I’ve seen cases where companies were averaging Cpk’s, which you can’t do. One company had an overall Cpk of 1.5. They wanted it to look better, so they split the data up in such a way that they got a Cpk of 3 and a Cpk of 1, and they averaged them to get a Cpk of 2.0. The bosses asked me, “Is it fair to do that?” But you can’t split data up and average Cpk’s, because they’re non-linear. So I took the datasets and used Minitab to show them why it’s not fair, and why you have to analyze all the data together.
Quality statistics can seem daunting to beginners. How would you recommend someone get started?
I tell my students the most useful feature in Minitab is under Basic Statistics—“Graphical Summary.” You put in a string of data and press a button and you get just about everything that’s important. You get a histogram, you get an Anderson-Darling calculation on normality, and you get confidence intervals on the mean and the median. For most engineers in manufacturing, or quality process people at a hospital, that graphical summary alone can be very, very helpful.

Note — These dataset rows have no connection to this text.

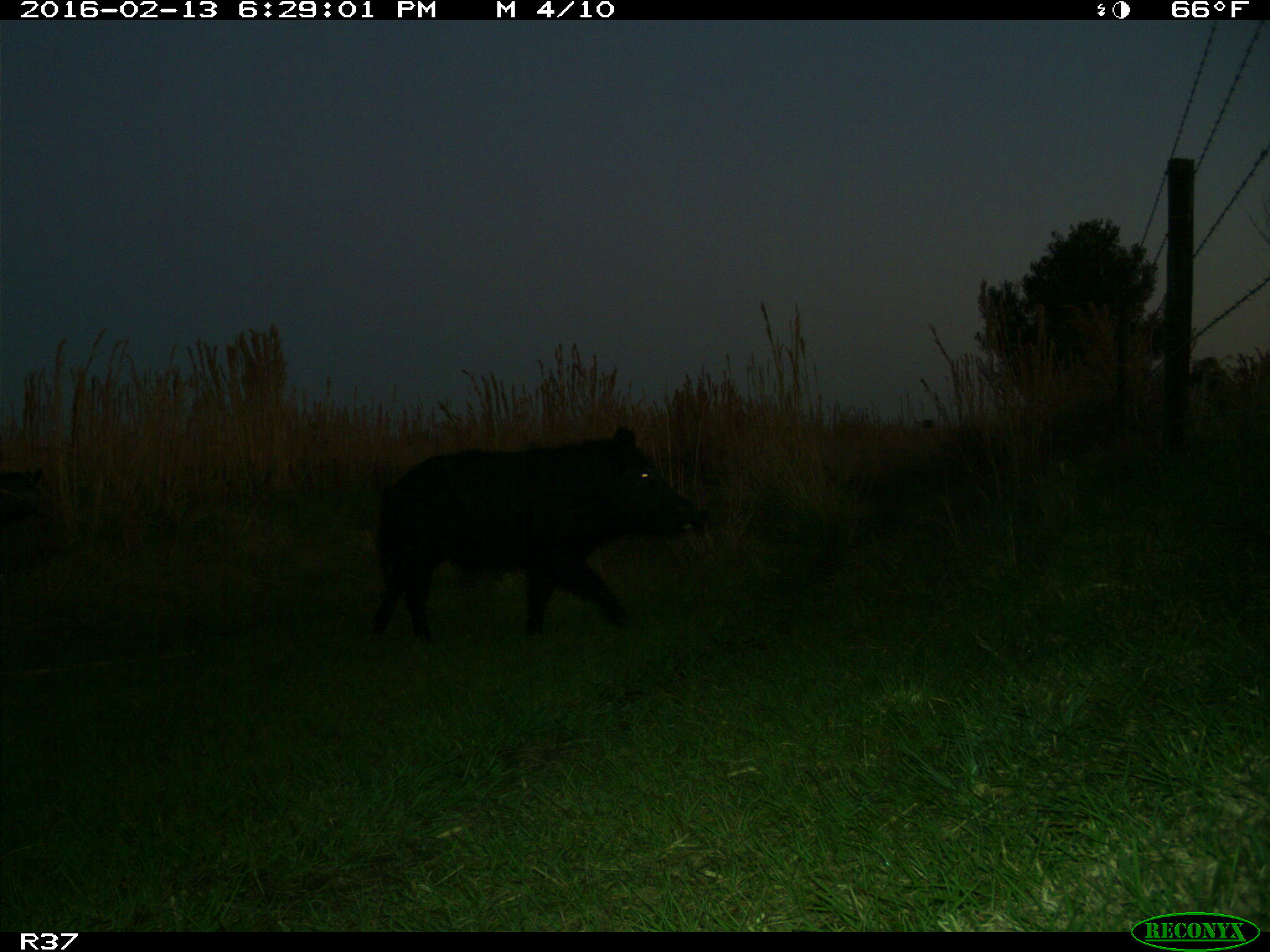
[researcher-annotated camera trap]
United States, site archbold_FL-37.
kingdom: Animalia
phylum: Chordata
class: Mammalia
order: Artiodactyla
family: Suidae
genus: Sus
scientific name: Sus scrofa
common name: wild boar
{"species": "Sus scrofa (wild boar)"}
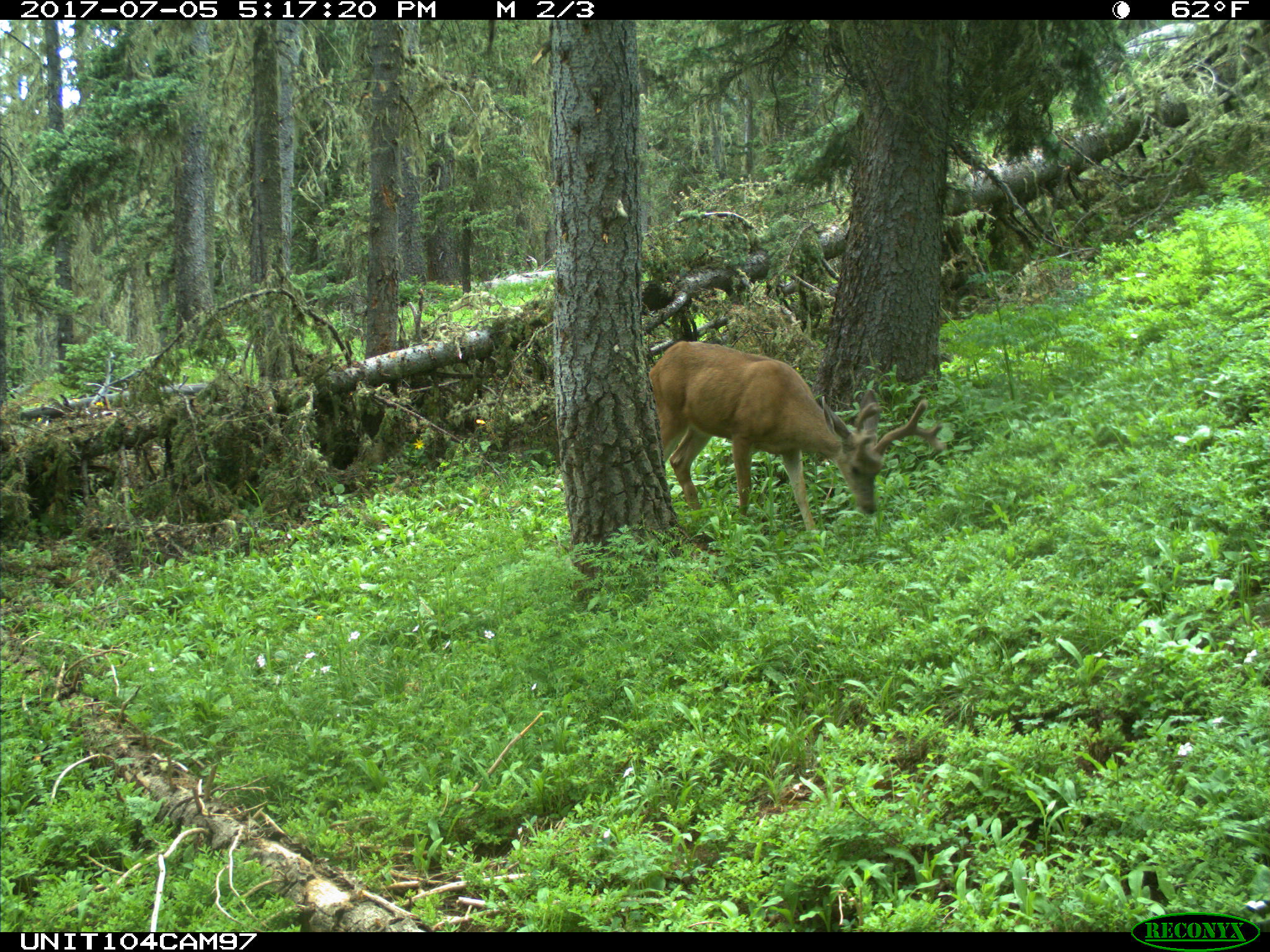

The great thing about Minitab is that tools like the graphical summary can help people who are just getting started. When I teach people who have never even heard of Minitab but have used Excel, they feel like they’re in a friendly place. But you could work with Minitab all of your life, and on your deathbed there would still be some features you haven’t used yet. It’s very powerful, and that makes it all the better for somebody who wants a lifelong product that they can use.
Sometimes I’ll get a consulting request, and they’ll say, “We want you to come and teach us, but we want you to use a different software package.” I say, “I can do it, but can I convince you to use Minitab instead?”
Minitab’s graphical summary makes it easy to gain a great deal of useful information.